Often defenses are owned widely due to name value purchases, and little else. For example, the Steelers are owned in 85 percent of ESPN leagues, yet they actually fall below that median point total with 49 points. Same with the Ravens and their 52 points and 86 percent ownership, although in fairness they’re fighting through some serious injuries.
Trading for the Bears defense then becomes a matter of gauging your desire to jump into that top tier, and that process entails measuring the likelihood of Chicago maintaining its current point pace.

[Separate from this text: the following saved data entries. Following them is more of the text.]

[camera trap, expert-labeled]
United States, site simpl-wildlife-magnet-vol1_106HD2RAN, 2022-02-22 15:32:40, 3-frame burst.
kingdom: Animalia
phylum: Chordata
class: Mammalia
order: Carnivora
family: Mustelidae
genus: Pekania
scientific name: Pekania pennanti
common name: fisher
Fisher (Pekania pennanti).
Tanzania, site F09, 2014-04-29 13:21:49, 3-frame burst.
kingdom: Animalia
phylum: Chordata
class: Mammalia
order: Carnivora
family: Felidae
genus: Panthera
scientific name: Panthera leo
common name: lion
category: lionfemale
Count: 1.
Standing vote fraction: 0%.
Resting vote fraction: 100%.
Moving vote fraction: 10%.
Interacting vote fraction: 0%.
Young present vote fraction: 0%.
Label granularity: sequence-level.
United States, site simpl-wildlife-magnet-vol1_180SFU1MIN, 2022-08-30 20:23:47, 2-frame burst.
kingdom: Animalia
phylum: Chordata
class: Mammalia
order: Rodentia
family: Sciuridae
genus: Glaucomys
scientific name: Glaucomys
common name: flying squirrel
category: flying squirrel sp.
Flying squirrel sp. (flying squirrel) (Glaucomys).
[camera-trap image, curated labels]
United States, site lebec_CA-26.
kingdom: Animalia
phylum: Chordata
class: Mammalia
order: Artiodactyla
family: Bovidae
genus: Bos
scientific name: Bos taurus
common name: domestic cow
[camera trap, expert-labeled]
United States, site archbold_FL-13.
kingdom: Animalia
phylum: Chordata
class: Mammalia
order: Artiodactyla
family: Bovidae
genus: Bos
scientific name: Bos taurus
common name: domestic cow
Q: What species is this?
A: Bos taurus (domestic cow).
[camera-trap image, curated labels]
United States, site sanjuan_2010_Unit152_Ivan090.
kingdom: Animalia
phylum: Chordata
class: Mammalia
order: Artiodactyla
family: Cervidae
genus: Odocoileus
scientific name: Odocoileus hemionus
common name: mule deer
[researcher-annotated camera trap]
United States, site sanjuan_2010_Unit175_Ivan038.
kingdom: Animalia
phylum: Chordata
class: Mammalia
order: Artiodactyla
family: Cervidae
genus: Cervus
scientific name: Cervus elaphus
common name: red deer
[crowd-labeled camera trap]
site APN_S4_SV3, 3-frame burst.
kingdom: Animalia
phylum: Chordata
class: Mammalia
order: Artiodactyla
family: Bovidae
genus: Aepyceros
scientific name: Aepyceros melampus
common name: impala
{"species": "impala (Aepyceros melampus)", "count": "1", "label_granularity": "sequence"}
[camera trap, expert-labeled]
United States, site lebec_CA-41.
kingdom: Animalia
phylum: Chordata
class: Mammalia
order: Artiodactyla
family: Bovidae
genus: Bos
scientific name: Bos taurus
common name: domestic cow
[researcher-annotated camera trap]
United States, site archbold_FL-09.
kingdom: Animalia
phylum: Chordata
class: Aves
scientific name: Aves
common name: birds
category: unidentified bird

Despite their own dominance last year, the 49ers defense only totaled 186 points, a number the Bears are set to absolutely shatter (they’re on pace for 281 points). They have favorable matchups the rest of the way between two games against the Vikings, Arizona in Week 16, and the merely adequate offensively 49ers in Week 11.
But there’s just as many awful matchups for a defense that’s feasted off of woeful offenses during the first half, a list that includes the Jaguars, the Colts during Andrew Luck’s first career start, and the Rams and Panthers. On deck for Chicago is Houston this week, the Seahawks and Marshawn Lynch in Week 13, Green Bay and that Aaron Rodgers dude in Week 15, and the Lions to close out the season.
So use extreme caution and care, and only deal for the Bears defense if you’re making a playoff push, and you have an abundance of depth elsewhere.
Anyone who’s trading the Bears defense in a re-draft league has the right to ask for a top position player, since they’re collectively trading you 11 top position players. That could result in some trade offers that seem absurd at first, but they’re now within the realm of possibility.
Would you give up Calvin Johnson? You shouldn’t, but the Bears defense has reached that level, and that price tag.